::: Fragmento del texto

Hijo de Francisco Gómez Linares, un pintor y dibujante bastante conocido que murió cuando el comediante era muy joven, Gómez Bolaños fue un clásico representante de la clase media súbitamente empobrecida en lo económico pero no en lo cultural, lo que posiblemente afinó su notable percepción de las diferencias sociales. Consecuentemente, comenzó su vida laboral en el ámbito de la publicidad, un ámbito creativo pero con ciertas seguridades, en el que se destacó como redactor publicitario y se conectó con el ámbito de la radio y la televisión, convirtiéndose en guionista y ganándose el apodo de Chespirito, diminutivo de una pronunciación algo tosca de Shakespeare.

Su habilidad como guionista consiguió que en 1971 le ofrecieran un breve espacio humorístico propio, para el que llamó a algunos de sus comediantes favoritos y se reservó algunos roles para sí mismo. El espacio se llamó Los supergenios de la mesa cuadrada, y aunque suele recordárselo más que nada como antecedente de su obra posterior, contiene muchas de las principales virtudes de ésta y conserva un particular interés que no envejeció del todo.

Los supergenios de la mesa cuadrada, programa del que se puede encontrar varios episodios en Youtube, contaba con una edición muy original para su tiempo, que dividía algunos sketchs en varios segmentos intercalados entre los otros (un formato en el que brillaría años después el gran humorístico argentino Cha-cha-cha) y que giraban alrededor de un simple sketch en el que Chespirito, Ramón Valdés (más tarde Don Ramón), María Antonieta de las Nieves (La Chilindrina) y Rubén Aguirre (El Profesor Jirafales) se juntaban en torno a una mesa para leer supuestas cartas y mensajes de los televidentes, a los que contestaban con respuestas absurdas o irónicas. Allí Chespirito interpretaba al anciano e irascible Profesor Chapatín, Aguirre a un personaje bastante similar al Profesor Jirafales y Valdés a un borracho, mientras que la jovencísima De las Nieves (que tenía 18 años) se limitaba a leer los mensajes con voz cándida.

En el humor de Los supergenios de la mesa cuadrada se encuentran características y personajes íntegros (además de Chapatín, también debutaría en el programa El Chapulín Colorado, aún sin chipote chillón) de las series posteriores de Chespirito, y aunque mucho de su humor es tan físico, simple e infantil como el que desarrollaría más tarde -buena parte de los chistes tratan sobre la gran diferencia de altura entre el enorme Aguirre y los pequeñísimos Chespirito y De las Nieves-, el tono general apuntaba más al público adulto e introducía buenas cuotas de humor negro, alguna picardía sexual y algo de escatología light (“¿Qué es una cacatúa?”, pregunta el personaje de María Antonieta de las Nieves; “un pájaro que comienza mal”, responde el Profesor Chapatín).

::::::

_Instrucciones:_
Según el fragmento del texto sobre Chespirito, ¿qué edad tenía María Antonieta de las Nieves cuando participaba en Los supergenios de la mesa cuadrada?

::: Datos proporcionados

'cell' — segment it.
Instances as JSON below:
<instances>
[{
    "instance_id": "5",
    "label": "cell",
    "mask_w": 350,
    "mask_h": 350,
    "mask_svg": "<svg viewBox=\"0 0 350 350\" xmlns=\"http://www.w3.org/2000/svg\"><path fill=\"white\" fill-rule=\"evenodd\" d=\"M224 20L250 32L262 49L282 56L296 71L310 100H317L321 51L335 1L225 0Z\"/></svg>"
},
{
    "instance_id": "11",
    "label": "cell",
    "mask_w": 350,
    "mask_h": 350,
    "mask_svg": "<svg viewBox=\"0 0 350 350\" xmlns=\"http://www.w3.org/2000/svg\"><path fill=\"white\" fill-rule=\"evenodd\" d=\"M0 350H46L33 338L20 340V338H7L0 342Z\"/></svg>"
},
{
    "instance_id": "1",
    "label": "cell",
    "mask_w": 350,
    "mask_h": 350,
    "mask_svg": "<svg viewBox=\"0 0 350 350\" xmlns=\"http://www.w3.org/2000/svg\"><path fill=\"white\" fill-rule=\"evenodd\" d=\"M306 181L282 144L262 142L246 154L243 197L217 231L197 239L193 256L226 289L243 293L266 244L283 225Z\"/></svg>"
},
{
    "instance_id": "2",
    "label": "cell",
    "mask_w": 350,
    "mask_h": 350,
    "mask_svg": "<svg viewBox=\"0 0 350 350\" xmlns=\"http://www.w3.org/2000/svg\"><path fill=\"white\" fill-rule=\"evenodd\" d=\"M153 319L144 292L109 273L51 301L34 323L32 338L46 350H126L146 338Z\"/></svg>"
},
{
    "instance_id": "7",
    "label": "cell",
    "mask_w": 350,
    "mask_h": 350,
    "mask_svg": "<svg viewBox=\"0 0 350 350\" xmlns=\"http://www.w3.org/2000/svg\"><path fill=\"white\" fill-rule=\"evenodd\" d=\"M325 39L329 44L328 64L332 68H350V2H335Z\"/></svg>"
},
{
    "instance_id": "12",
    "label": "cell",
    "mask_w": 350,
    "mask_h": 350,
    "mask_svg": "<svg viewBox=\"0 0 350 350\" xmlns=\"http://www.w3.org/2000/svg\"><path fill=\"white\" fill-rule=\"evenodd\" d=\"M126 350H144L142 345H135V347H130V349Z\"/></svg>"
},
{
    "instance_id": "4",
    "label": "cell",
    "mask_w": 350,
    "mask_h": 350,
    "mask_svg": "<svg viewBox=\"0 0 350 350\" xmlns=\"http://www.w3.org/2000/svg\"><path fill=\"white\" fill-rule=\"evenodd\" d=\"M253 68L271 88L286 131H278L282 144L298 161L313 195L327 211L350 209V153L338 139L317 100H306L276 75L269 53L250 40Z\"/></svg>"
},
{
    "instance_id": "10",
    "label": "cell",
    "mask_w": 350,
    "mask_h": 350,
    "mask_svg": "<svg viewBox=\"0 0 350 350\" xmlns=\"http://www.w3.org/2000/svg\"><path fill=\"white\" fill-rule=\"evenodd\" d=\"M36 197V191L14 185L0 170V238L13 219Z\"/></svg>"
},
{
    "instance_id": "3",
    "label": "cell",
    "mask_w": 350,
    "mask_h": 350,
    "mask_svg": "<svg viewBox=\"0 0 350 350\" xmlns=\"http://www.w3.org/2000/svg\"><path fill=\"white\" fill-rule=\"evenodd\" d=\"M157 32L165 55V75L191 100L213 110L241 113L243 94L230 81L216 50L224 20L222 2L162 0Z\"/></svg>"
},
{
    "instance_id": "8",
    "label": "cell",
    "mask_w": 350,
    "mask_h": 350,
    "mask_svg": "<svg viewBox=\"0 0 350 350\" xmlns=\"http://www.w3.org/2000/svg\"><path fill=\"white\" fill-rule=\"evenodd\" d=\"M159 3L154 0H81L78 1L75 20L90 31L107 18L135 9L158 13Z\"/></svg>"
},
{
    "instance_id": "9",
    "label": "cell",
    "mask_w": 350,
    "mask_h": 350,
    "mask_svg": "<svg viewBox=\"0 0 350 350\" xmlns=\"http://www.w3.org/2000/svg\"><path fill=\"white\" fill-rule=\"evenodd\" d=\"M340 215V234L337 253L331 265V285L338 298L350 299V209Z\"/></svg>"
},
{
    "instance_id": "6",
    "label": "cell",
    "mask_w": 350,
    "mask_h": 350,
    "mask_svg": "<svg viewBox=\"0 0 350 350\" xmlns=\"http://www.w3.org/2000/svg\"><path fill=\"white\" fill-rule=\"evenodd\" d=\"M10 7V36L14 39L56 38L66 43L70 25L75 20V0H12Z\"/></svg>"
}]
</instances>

::::::

_Resultado de la tarea:_
Tenía 18 años.